Tuesday, June 21, 2011
Friday, June 17, 2011
So freshly home from my Turkey/Israel/Jordan trip I have promptly gotten sick and realized how there is absolutely nothing to do at home. In any case, it was an amazing, though frustrating, trip.
We started in Istanbul. On the first day we asked the cab driver to take us to the 'hippodrome' which is an ancient racetrack up by the Blue Mosque and Hagia Sofia. Of course 'hippodrome' really only means race track. So he drove us 30 min outside of the city to the modern racetrack guarded by the Turkish military, and then kicks us out of the car. That was a fun one to fix, but making your getting lost mistakes in the beginning always kind of takes the pressure off. In any case we eventually made it to all the big beautiful places.

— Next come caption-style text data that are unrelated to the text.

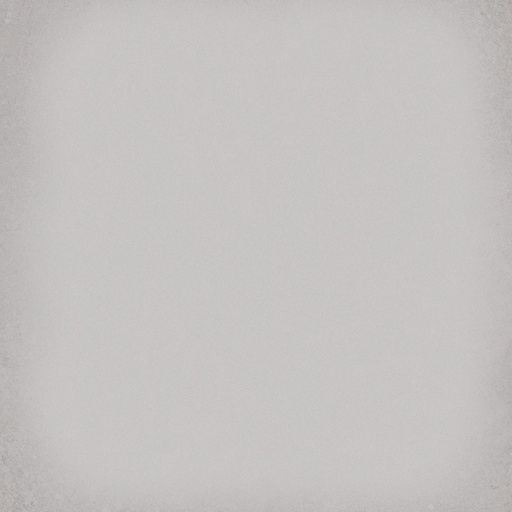 [VV2002] CX 20x20 Vives 1900 Gris (1m²/25st/doos)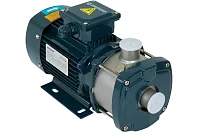 UNIPUMP CM 4-5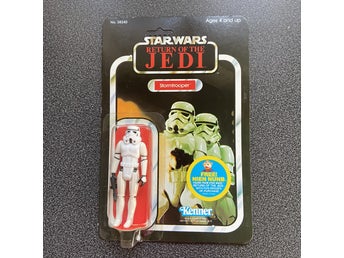 Stormtrooper ROTJ 48-back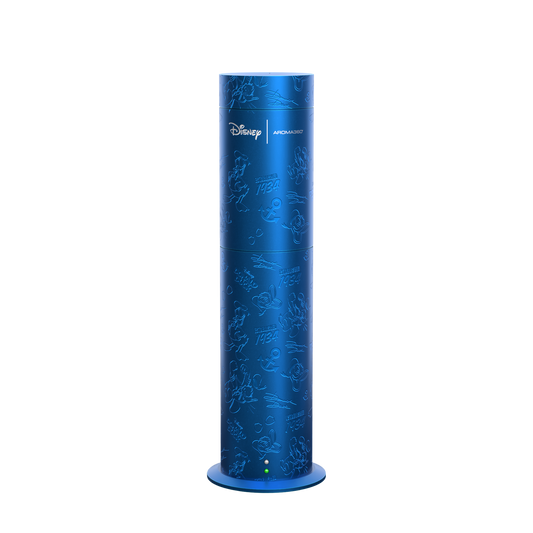Disney Mini Pro Scent Diffuser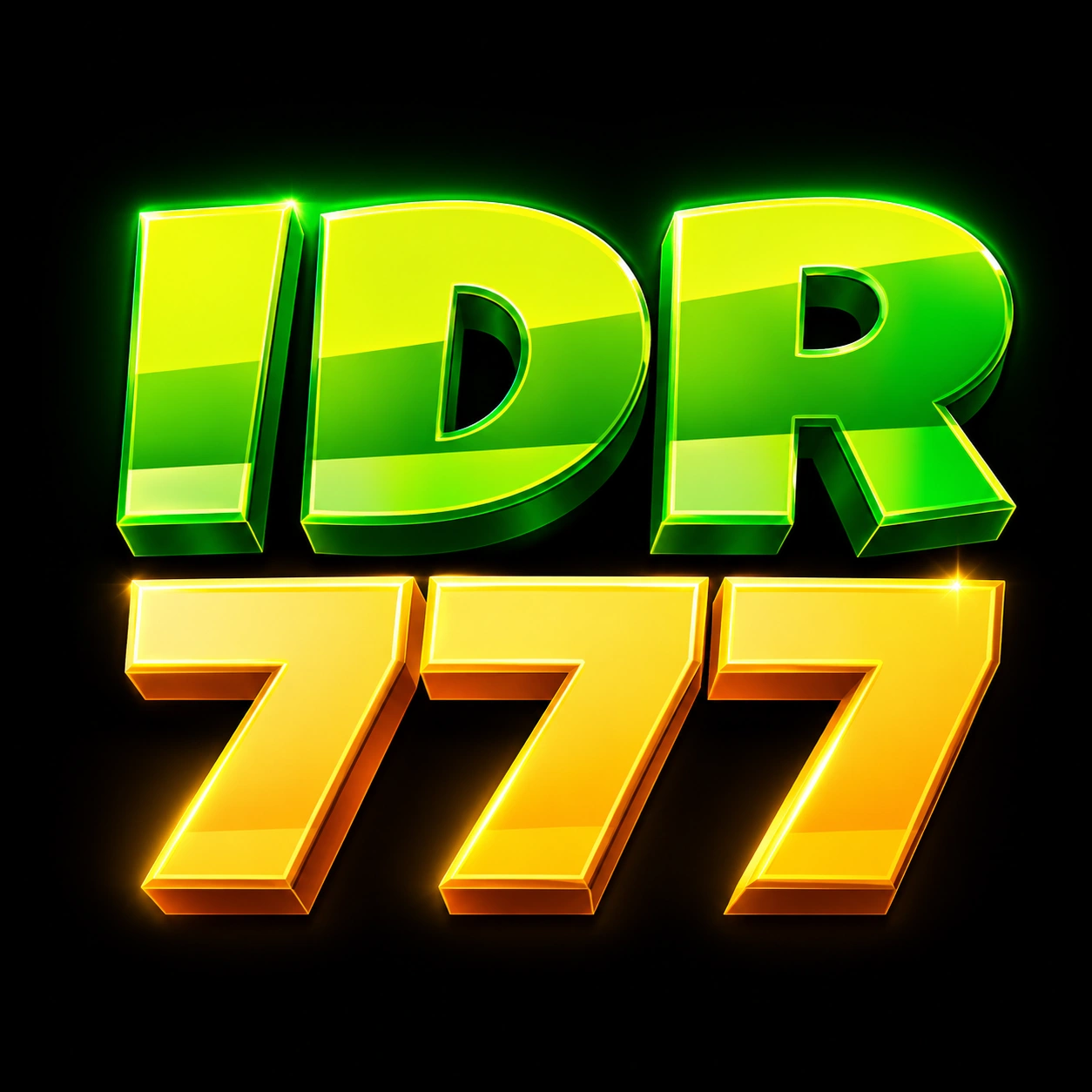Review Aplikasi idr777 dan cemara777: Rangkuman Brand yang Banyak Dicari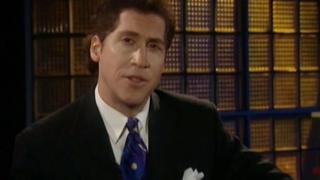 Al Bundy's Sports Spectacular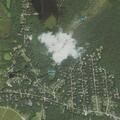 Fire crews investigate outdoor smoke in Halifax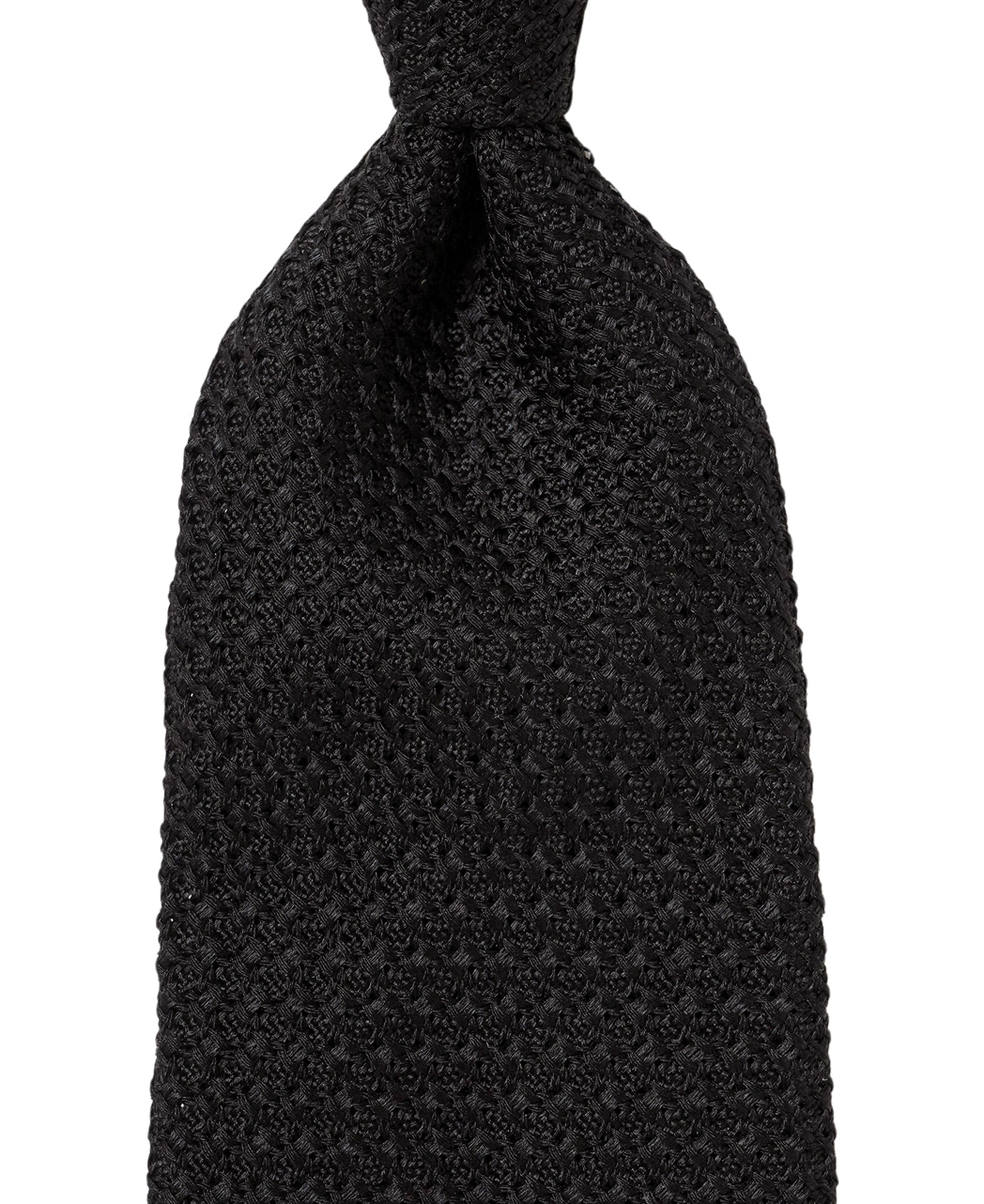 ネクタイ/セッテピエゲ/フレスコ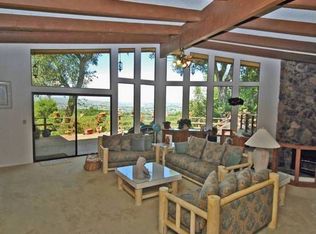 8305 Del Rio Rd, Atascadero, CA 93422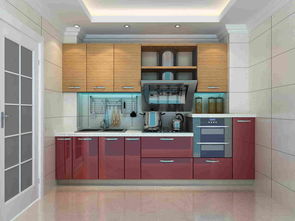 厨卫品牌（国产厨卫品牌）,厨卫品牌（国产厨卫品牌）,第1张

Blue Mosque and Hagia Sofia included.
Istanbul is laid out in a particular way so that every selling the same thing is on the same street or in the same neighborhood. So you end up with a whole hillside full of plumbing equipment, and a street full of LEDs, an entire shop selling soldering irons.
I went to visit my old physics teacher who now lives in Bahcesehir. I got to meet a lot of really cool boys who are at the school he works at, one of them will be an incoming freshman at MIT next year, andone of them won the Turkish National Science Competition.
He then introduced us to his friend in the Grand Bazaar, so no one tried to steal our money, and we got good deals, and we also got to go into his workshop and see the guys to do the copper carving for
his lamps, which are really beautiful.
After Turkey we proceeded to Israel. We were staying in Tel Aviv, which is a much less religious city, and it is on the beach, and it was wonderful. We did visit Jerusalem and saw my orthodox cousin, who is 18 and is 100% sent on being married within the year and having a million children, so it was really interesting to talk to her.
While we were in Israel we also wen't to Jordan for a little while. Jordan is a fascinating place because it is so incredibly different from the western world. The infrastructure basically doesn't exist. There are a lot of bedouins, but nomadic and settled. Jordan has been making a big effort to settle the bedouins, and have been building them houses, which are actually nicer than the tin shacks or unfinished grey brick houses most people live in. In any case we got to go to Petra, which was amazing. Just as amazing as National Geographic wants you to think it is.
Bedouins in the Jordanian Desert: Petra:
Then it was back to Tel Aviv for a week or so, and then 17 hours on airplanes to get home. One of the coolest things about Tel Aviv, though, is all of the street art, its everywhere, and some of it is actually interesting.
Anyway, I'm home now and trying to kill the time until I start working.